→ What to work on: Your answer should be every line of the entries that has the string "relationships" in it.

Source records:

=== Begin Enclosure ===

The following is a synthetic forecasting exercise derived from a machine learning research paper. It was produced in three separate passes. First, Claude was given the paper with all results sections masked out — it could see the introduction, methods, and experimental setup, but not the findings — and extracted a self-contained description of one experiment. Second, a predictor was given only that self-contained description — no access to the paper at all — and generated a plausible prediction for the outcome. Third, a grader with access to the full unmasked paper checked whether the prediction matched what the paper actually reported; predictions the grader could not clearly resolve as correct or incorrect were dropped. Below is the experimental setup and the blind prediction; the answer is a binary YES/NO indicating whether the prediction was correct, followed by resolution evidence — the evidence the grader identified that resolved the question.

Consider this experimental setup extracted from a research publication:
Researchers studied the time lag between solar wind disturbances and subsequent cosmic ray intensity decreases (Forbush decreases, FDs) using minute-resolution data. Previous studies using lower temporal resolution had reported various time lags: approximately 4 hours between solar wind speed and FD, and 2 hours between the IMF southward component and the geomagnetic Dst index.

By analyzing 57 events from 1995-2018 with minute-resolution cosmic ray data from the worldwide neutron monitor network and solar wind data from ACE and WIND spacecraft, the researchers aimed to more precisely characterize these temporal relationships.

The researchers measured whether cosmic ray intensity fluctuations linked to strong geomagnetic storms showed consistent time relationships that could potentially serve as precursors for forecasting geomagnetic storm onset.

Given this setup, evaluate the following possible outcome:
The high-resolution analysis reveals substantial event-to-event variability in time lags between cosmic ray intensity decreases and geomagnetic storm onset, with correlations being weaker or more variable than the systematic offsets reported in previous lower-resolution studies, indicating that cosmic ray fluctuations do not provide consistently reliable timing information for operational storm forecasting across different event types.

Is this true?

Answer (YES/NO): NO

=== End Enclosure ===

→ Result of this exercise:
By analyzing 57 events from 1995-2018 with minute-resolution cosmic ray data from the worldwide neutron monitor network and solar wind data from ACE and WIND spacecraft, the researchers aimed to more precisely characterize these temporal relationships.
The researchers measured whether cosmic ray intensity fluctuations linked to strong geomagnetic storms showed consistent time relationships that could potentially serve as precursors for forecasting geomagnetic storm onset.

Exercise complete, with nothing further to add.